The first question I had was, just trying to drill down a little bit across the regions from the order growth perspective during the quarter, where you had for example, some deceleration in year-over-year order growth. I guess across the board but more notably in the south east still very strong at 22% growth versus, but that was versus a stronger rate in ’15, couple of smaller regions fell off as well. So I was hoping to get any kind of color across the regions in terms of perhaps highlighting which markets right now that you might see is being stronger than others? And if there was any particular changes in community count growth that might have driven some of those regional changes quarter-to-quarter in terms of the year-over-year trend?

Jessica Hansen

We saw an increase in our absorptions in every region Mike, outside of the mid-west. And the mid-west is a very small region for us and it does include Chicago which we pointed to for a while now is being a weaker market of ours, but otherwise every region in terms of sales on a year-over-year basis was up, as we did see a decline in our community count in half of our regions. And as we noted already our count -- community count was relatively flat. It was up just only slightly at about 1% on a year-over-year basis. So we’re seeing a good pick up in absorptions in a majority of our markets today I would say.

Michael Rehaut

Okay. That’s helpful. I guess, secondly just from the growth side, I think there’s been a couple of questions previously around growth expectations, and your land spend up but kind of keeping your lot count flat and basically replacing what you’re working through. Just thinking at the same time you’re expecting I believe you said double digit growth, correct me if I’m wrong, that’s your goal over the next two or three years. So how are you at least from a revenue or order growth standpoint now with community count flattish for three quarters maybe for another couple of quarters here; is growth something that would be re-infused into the strategy as we think about fiscal ’17 and ’18. Obviously you’re also creating a lot of dry powder here, building up the cash or paying down some debt incrementally. And it seems like there is a little bit of one foot on the pedal or half way on the gas pedal whereas again you’re still well below mid cycle levels as an industry. So any thoughts around perhaps a reacceleration of that community count growth as we look into ’17 or ’18?

David V. Auld

I think we’re looking for to continue, to aggregate market share market-by-market. I think we’re looking at double digit growth year-over-year and profit sales and closing. So its -- we get what we believe is a sustainable program and the fact that we’re generating cash and improving our balance sheet while gaining efficiency. It’s just going to open a lot of opportunities for us down the road.

Bill W. Wheat

And growth is a core part of that strategy. Growth at a double digit pace is a core part of that strategy but it is a balance strategy. Our guidance for this year in terms of top line revenue equates to 11% to 15% annual increase. Our closings guidance for the year equates to an 8% to 13% increase. And so our expectations this year are to be in the low double digit range which from our perspective is solid growth and in line with our expectations, and this quarter with our sales pace it’s in the range of our expectations for the year and certainly puts us in position to continue a consistent growth. Our investment levels, we’ve gotten a lot of our growth the last couple of years from absorption improvements with the Express roll out while our average community count has moderated. Our expectations this year is well we’ll still see absorption improvements. It won't be quite at the pace it was in prior years but we still expect solid absorption improvements. And then certainly going forward when we achieve a much better level of efficiency then perhaps in future growth at a double digit pace may come from some further community count growth. But today and for this year we expect low -- flat to low single digit of community count growth with improved absorptions to drive a double digit revenue growth.

* **Supplied information**

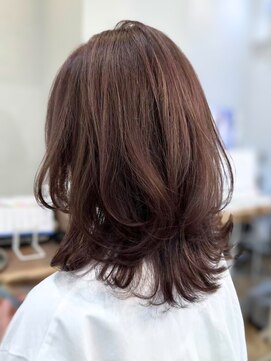 コンティロミー(CONTI ROMMY.) 20代30代40代50代◎ミディアムレイヤーくびれミディアム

* **Task objective**
Could you condense the paragraph of the earnings call transcript that begins "And growth is a core part" into a short bulleted list that keeps its main facts?

* **Answer to the problem**
- Double-digit growth is a core part of the strategy, but the strategy is a balanced one.
- This year's top-line revenue guidance equates to an 11% to 15% annual increase, and closings guidance equates to an 8% to 13% increase.
- Growth this year is expected in the low double-digit range, which is considered solid. This quarter's sales pace falls within the range expected for the year.
- In the last couple of years, much of the growth came from absorption improvements with the Express rollout, while average community count moderated.
- Absorption is expected to improve again this year, though not at the pace of prior years.
- Once efficiency reaches a much better level, future double-digit growth may come from further community count growth.
- For this year, flat to low single-digit community count growth plus improved absorptions are expected to drive double-digit revenue growth.